No dia internacional da mulher, militares destacam suas trajetórias no Exército

Em 1992, elas entraram no Exército Brasileiro pelo Quadro Complementar de Oficiais. Desde então, abraçaram as oportunidades que surgiram e ampliaram cada vez mais seus espaços na Instituição. Indispensáveis em vários setores da Força, as mulheres são diretoras de hospitais, especialistas em logística, paraquedistas, atletas de alto rendimento, guerreiras de selva, montanhistas, mecânicas de blindados e aeronaves, médicas, engenheiras, enfermeiras, professoras, jornalistas, advogadas, administradoras. Neste 8 de Março, Dia Internacional da Mulher, o Exército ressalta a saga vitoriosa de suas militares pela trajetória de duas delas.

Engenheira militar

Em 1996, a então estudante Ana Maria Abreu foi surpreendida com uma grande quebra de paradigmas na história do ensino militar: o lançamento do primeiro edital de concurso para ingresso no Instituto Militar de Engenharia (IME) aberto a mulheres. Até então, o Instituto era frequentado apenas por homens.

“Vislumbrei a possibilidade de trilhar uma carreira de muitas possibilidades como engenheira do Exército. Isso me permitiria trabalhar com ensino, pesquisa, projetos e obras de engenharia”, disse a oficial. Aprovada no concurso, Ana Maria ingressou na turma de mulheres pioneiras do Instituto. E essa conquista foi coroada com uma carreira brilhante, incluindo o trabalho como professora do próprio IME e o cargo de chefia na Comissão Regional de Obras da 9ª Região Militar, responsável por projetar e fiscalizar obras do Exército na região Centro-Oeste.

Em quase três décadas dedicadas à carreira militar, Ana Maria, hoje coronel, acompanhou diversas conquistas das mulheres na Instituição – vitórias que passam pelo ingresso feminino nos Quadro de Engenheiros Militares e de Saúde, em 1997, pela participação das mulheres em missões de paz nas últimas décadas e pelo ingresso em cursos e estágios operacionais, como os de Montanha, Selva, Pantanal, Paraquedista e tantos outros. Para a Coronel, a expansão do papel das mulheres na Força é, sobretudo, consequência do trabalho realizado por elas.

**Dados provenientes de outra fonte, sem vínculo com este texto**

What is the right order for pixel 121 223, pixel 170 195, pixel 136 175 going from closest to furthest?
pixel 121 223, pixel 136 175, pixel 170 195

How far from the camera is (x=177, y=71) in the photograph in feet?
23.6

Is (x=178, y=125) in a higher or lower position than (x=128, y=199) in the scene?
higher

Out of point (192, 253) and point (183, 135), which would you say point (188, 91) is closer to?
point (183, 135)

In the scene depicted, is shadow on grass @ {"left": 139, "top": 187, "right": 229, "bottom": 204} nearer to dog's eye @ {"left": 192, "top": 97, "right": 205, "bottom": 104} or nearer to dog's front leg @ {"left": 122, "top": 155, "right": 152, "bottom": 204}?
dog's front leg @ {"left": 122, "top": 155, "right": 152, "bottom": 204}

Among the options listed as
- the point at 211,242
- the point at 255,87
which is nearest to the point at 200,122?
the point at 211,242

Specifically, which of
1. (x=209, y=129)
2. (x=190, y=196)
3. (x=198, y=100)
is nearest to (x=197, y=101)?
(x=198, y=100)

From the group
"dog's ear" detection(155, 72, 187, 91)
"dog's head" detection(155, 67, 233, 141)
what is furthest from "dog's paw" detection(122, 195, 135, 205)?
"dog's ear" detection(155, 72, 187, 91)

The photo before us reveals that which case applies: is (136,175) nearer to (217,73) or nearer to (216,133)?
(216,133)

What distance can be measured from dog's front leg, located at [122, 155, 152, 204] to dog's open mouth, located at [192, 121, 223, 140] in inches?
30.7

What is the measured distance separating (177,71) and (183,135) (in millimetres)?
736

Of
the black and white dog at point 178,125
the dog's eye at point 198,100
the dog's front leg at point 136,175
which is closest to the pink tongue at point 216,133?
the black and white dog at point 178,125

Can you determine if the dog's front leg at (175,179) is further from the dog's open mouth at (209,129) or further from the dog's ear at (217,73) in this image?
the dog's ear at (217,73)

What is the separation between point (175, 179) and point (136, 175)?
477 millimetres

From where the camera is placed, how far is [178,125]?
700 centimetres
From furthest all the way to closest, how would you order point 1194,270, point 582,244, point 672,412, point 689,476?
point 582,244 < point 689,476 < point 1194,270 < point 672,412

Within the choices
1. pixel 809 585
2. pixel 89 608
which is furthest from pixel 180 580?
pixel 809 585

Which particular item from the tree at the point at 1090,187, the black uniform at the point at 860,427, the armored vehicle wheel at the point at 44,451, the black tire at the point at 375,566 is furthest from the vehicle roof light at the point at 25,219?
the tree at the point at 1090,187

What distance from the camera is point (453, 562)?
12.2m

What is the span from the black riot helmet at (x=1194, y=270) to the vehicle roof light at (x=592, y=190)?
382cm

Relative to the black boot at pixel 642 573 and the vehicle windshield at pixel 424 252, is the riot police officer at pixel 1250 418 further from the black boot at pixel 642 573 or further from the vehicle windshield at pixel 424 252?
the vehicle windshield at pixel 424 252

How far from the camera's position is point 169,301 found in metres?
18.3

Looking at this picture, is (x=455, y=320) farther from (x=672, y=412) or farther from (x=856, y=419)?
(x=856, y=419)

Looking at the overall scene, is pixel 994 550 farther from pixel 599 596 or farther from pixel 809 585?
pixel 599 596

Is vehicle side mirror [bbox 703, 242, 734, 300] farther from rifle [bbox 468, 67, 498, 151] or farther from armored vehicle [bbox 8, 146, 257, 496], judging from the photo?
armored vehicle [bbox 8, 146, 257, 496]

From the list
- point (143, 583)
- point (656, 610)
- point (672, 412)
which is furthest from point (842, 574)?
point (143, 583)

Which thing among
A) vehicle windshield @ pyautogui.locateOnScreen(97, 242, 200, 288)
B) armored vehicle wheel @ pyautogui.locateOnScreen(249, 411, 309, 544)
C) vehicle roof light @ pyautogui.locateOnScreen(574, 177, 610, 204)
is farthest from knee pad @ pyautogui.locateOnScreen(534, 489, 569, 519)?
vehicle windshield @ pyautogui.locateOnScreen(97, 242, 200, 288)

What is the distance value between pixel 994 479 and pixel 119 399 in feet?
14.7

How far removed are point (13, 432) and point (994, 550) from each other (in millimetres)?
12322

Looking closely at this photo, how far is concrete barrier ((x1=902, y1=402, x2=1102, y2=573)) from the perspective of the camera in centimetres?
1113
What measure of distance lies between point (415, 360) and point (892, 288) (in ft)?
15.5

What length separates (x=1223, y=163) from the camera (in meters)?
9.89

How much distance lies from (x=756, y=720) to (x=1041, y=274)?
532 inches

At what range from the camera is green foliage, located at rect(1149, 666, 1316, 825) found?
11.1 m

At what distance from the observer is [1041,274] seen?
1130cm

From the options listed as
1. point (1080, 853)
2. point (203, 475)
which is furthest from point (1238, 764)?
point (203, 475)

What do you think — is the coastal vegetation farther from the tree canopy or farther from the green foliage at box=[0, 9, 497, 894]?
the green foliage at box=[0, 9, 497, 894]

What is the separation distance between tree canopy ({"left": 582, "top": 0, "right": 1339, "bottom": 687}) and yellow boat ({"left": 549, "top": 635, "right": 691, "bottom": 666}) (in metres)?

“As mulheres têm demonstrado muita competência, organização, conhecimento profissional e dedicação no exercício de suas atribuições, tendo o reconhecimento dos superiores, pares e subordinados. Fruto desse desempenho, estão ocupando cada vez mais cargos e funções de grande responsabilidade e alto grau de exigência”, destacou.

 

Na linha de frente

Há 13 anos, a técnica de enfermagem Taís Lima resolveu dar uma reviravolta em sua carreira: sair da iniciativa privada para ingressar no Exército Brasileiro. Ela prestou o concurso público para Sargento de Saúde. “Depois de todo esse tempo, posso dizer que fiz a escolha certa e sou muito feliz”, afirma. Na área de saúde do Exército, sua trajetória foi repleta de grandes desafios. Um deles foi o treinamento em uma câmara de gás para aprender sobre equipamentos de segurança e conhecer as reações, no próprio corpo, dos efeitos dos gases.

Em outra, ela atravessou o Rio Tocantins embarcada em uma viatura Guarani. E servindo no Hospital Central do Exército, no Rio de Janeiro, ela se viu entre os militares da linha de frente no combate à covid-19. Em meio a tantas experiências marcantes, a segundo-sargento ainda testemunhou alguns avanços que consolidaram a presença das mulheres na Força.

“Acompanhei com grande entusiasmo o ingresso das primeiras cadetes na Academia Militar das Agulhas Negras e das alunas da Escola de Sargentos das Armas. Também me emocionei com a nomeação das primeiras coronéis a assumirem a direção dos hospitais militares.”

Orgulhosa de ser uma militar do Exército Brasileiro, a Sargento Lima não hesita em destacar seu ânimo diante das conquistas das mulheres no meio militar. “Sem dúvida, o atual momento é de maior expansão da representatividade feminina dentro da Força, galgando espaços cada vez maiores. Essa expansão é um reflexo do que está acontecendo na nossa sociedade como um todo e, com certeza, soma ao ambiente militar. Estamos muito felizes de nos vermos cada vez mais representadas nas Forças Armadas e atuando por todo o Brasil”.